[Task brief]:
For each line of the listing that includes the word "heightLineClass", show the whole line.

Given records START

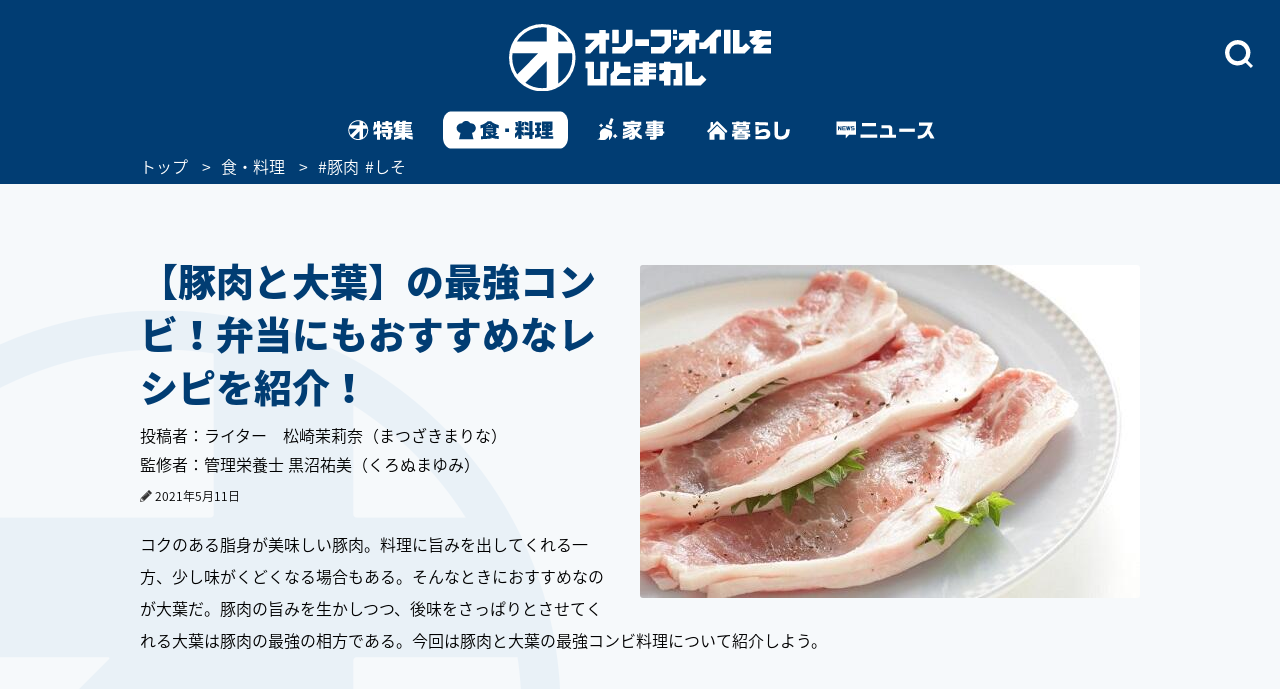

--- FILE ---
content_type: text/html; charset=utf-8
request_url: https://www.google.com/recaptcha/api2/aframe
body_size: 114
content:
<!DOCTYPE HTML><html><head><meta http-equiv="content-type" content="text/html; charset=UTF-8"></head><body><script nonce="a_fRy86KOTJ_q9mpySVrjw">/** Anti-fraud and anti-abuse applications only. See google.com/recaptcha */ try{var clients={'sodar':'https://pagead2.googlesyndication.com/pagead/sodar?'};window.addEventListener("message",function(a){try{if(a.source===window.parent){var b=JSON.parse(a.data);var c=clients[b['id']];if(c){var d=document.createElement('img');d.src=c+b['params']+'&rc='+(localStorage.getItem("rc::a")?sessionStorage.getItem("rc::b"):"");window.document.body.appendChild(d);sessionStorage.setItem("rc::e",parseInt(sessionStorage.getItem("rc::e")||0)+1);localStorage.setItem("rc::h",'1769095416428');}}}catch(b){}});window.parent.postMessage("_grecaptcha_ready", "*");}catch(b){}</script></body></html>

--- FILE ---
content_type: application/javascript
request_url: https://www.olive-hitomawashi.com/common/js/heightLineClass.js
body_size: 1187
content:
(function($){

/* ----------------------------------------------------------------------------------
　heightLine用プラグイン
---------------------------------------------------------------------------------- */

$.fn.heightLineClass = function( options ){
	if(!$(this).length){
		return;
	}
	// デフォルト値を構築
	var defaults = {
		'number' : 2,//1行につき何カラムあるか
		'class':false,//対象のクラス名。下のtagとこれどちらかを必ず指定する。
		'tag':false,//対象をタグにする時に書く。上のclassとは両立不可。
		'hlClass':'E',//付与クラスのheightLine-と番号の間の文字列
		'maxwidth':false,//特定の横幅以上ではクラスを無くしたい場合幅を書く
		'minwidth':false//特定の横幅以下ではクラスを無くしたい場合幅を書く（上と複合設定可）
	};
	
	
	// 引数とデフォルト値を比較し、変数[setting]へ格納する
	var setting = $.extend( defaults, options );
	

	if(!setting['class'] && !setting.tag){
		console.log('ERROR:オプションclass・tagのうちどちらかを必ず指定してください。');
		return;
		
	}
	if(setting['class'] && setting.tag){
		console.log('ERROR:オプションclass・tagの指定はどちらか1つにしてください。');
		return;
		
	}

	
	var parrent = $(this);
	if(setting['class']){
		var target = '.' + setting['class'];
	}else{
		var target = setting.tag;
	}
	
	var re = new RegExp("\\bheightLine-"+setting.hlClass+"\\d+","g");
	// heightline用classを付けてheightlineを起動する
	function ClassOn(){
		var num = 0;
		parrent.each(function(){
			$(this).find(target).each(function(i){
				if(i%setting.number < 1 && i != 0){
					num++;
				}
				 $(this).addClass('heightLine-'+setting.hlClass+ num);
				 
			});
			num++;
		});
		heightLine(parrent.find('*').get());
	}
	function ClassOff(){
		parrent.each(function(){
			$(this).find(target).each(function(){
				$(this).attr('style','');
				$(this).removeClass (function (index, css) {
					return (css.match (re) || []).join(' ');
				});
				
			});
			heightLine(parrent.find('*').get());
		});
	}
	
	
	if(setting.maxwidth || setting.minwidth){//幅設定されてた時の記述
		var timer = false;
		var flag = false;
		
		if(window.innerWidth <= setting.maxwidth && window.innerWidth > setting.minwidth){
			ClassOn();
			flag = true;
		}
		if(setting.maxwidth && setting.minwidth){
			
			
			$(window).resize(function() {//ウィンドウ幅が変更されたら
				if (timer !== false) {
					clearTimeout(timer);
				}
				timer = setTimeout(function() {
					if(window.innerWidth <= setting.maxwidth && window.innerWidth > setting.minwidth){
						if(!flag){
							ClassOn();
							flag = true;
						}
					}else{
						if(flag){
							ClassOff();
							flag = false;
						}
					}
				}, 200);
			});
		}else if(setting.maxwidth){
			if(window.innerWidth <= setting.maxwidth){
				ClassOn();
				flag = true;
			}
			$(window).resize(function() {//ウィンドウ幅が変更されたら
				if (timer !== false) {
					clearTimeout(timer);
				}
				timer = setTimeout(function() {
					if(window.innerWidth <= setting.maxwidth){
						
						if(!flag){
							ClassOn();
							flag = true;
						}
					}else{
						if(flag){
							ClassOff();
							flag = false;
						}
					}
				}, 200);
			});
		}else if(setting.minwidth){
			if(window.innerWidth > setting.minwidth){
				ClassOn();
				flag = true;
			}
			$(window).resize(function() {//ウィンドウ幅が変更されたら
				if (timer !== false) {
					clearTimeout(timer);
				}
				timer = setTimeout(function() {
					if(window.innerWidth > setting.minwidth){
						if(!flag){
							ClassOn();
							flag = true;
						}
					}else{
						if(flag){
							ClassOff();
							flag = false;
						}
					}
				}, 200);
			});
		}
	}else{
		ClassOn();
	}
	return( this );
}

})(jQuery);



--- FILE ---
content_type: application/javascript; charset=utf-8
request_url: https://fundingchoicesmessages.google.com/f/AGSKWxVmlaJ3-J_gIMPKgTR0f9nQnd3X5B4s9uPWeozcswR-HI6MWDVQbdTCPJYQEbKG4TYeETQ7HwOXrLX8wlxL3O9qxYcrbI0EZAFF6eK24ms1fOc5mueQlX8EMVMh7RB_cx8votZxmHkM8nKCw9IysyYTYG2j_hQAUJocl9CYqUrrsTvkV6oSNFhvAYPu/__728x90px./ad_listpage.-ad_125x125./pagead/osd./ad-specs.
body_size: -1290
content:
window['2edfa376-8110-4167-b94f-e5c915a8f392'] = true;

Given records END

[Task response]:
request_url: https://www.olive-hitomawashi.com/common/js/heightLineClass.js
$.fn.heightLineClass = function( options ){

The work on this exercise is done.